Your instructions: Everything from the line that holds "What distance would" through the end of the data below should be output exactly, both ends included.

Exercise inputs:
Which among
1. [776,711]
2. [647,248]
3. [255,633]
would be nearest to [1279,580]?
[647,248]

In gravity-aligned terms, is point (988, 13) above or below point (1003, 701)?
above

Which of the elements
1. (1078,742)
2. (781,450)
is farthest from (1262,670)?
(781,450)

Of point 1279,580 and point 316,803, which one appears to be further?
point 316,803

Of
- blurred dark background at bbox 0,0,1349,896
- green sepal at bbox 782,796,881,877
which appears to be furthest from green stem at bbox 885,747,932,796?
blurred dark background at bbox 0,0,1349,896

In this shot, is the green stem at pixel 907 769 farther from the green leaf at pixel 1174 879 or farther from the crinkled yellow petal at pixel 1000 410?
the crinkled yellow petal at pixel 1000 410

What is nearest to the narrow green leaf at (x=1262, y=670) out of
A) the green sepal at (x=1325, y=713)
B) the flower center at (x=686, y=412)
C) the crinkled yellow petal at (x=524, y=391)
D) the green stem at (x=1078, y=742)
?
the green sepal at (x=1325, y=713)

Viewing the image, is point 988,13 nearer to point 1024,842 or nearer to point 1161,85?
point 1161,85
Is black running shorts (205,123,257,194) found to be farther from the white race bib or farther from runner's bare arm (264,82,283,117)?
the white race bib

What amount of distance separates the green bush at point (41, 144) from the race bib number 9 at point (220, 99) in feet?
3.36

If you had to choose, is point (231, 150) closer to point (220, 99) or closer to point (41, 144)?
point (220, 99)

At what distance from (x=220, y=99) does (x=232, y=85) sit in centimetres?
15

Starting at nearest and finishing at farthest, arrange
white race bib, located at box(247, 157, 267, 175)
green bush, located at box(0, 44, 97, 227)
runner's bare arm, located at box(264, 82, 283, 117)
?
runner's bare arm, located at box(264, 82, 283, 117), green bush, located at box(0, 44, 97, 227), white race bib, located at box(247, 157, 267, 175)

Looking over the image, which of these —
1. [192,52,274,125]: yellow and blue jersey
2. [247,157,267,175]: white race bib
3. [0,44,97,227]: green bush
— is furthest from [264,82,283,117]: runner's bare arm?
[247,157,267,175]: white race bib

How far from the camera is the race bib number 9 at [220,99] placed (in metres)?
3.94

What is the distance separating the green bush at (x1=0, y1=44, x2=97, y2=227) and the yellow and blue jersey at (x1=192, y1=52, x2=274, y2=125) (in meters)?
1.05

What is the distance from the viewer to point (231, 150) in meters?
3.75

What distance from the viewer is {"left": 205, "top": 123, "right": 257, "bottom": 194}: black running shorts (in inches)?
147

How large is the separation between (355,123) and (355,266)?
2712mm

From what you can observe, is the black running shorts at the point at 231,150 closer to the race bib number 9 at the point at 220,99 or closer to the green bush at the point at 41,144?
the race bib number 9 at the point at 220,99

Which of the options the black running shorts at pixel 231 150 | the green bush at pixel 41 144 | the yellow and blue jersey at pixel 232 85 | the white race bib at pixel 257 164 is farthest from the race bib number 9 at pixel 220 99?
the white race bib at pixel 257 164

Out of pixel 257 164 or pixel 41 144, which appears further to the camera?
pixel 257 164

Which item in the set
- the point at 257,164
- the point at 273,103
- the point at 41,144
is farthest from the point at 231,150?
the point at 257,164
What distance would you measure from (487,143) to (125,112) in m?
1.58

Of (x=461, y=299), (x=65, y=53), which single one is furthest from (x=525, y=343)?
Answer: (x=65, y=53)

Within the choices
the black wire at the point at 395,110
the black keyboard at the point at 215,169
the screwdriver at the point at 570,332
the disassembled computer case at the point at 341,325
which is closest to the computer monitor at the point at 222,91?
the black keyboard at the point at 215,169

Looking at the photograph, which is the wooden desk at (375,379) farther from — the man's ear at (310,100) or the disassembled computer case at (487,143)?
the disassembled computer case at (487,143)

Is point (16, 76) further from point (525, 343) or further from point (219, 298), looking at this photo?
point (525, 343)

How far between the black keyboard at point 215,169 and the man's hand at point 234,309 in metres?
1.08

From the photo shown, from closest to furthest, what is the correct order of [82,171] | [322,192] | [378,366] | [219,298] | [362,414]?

Answer for the task:
What distance would you measure from (487,143) to (125,112) in m?
1.58

Of (x=461, y=299), (x=65, y=53), which single one is furthest from (x=525, y=343)?
Answer: (x=65, y=53)

Within the choices
the black wire at the point at 395,110
the black keyboard at the point at 215,169
the screwdriver at the point at 570,332
the disassembled computer case at the point at 341,325
which is closest to the computer monitor at the point at 222,91?
the black keyboard at the point at 215,169

Looking at the photograph, which is the wooden desk at (375,379) farther from — the man's ear at (310,100) or the disassembled computer case at (487,143)?
the disassembled computer case at (487,143)

Is point (16, 76) further from point (525, 343) or further from point (219, 298), looking at this photo?
point (525, 343)

How far between the black keyboard at point 215,169 and the man's hand at point 234,309 in metres?
1.08

From the photo shown, from closest to furthest, what is the correct order of [82,171] | [322,192] | [378,366] | [219,298] | [362,414]?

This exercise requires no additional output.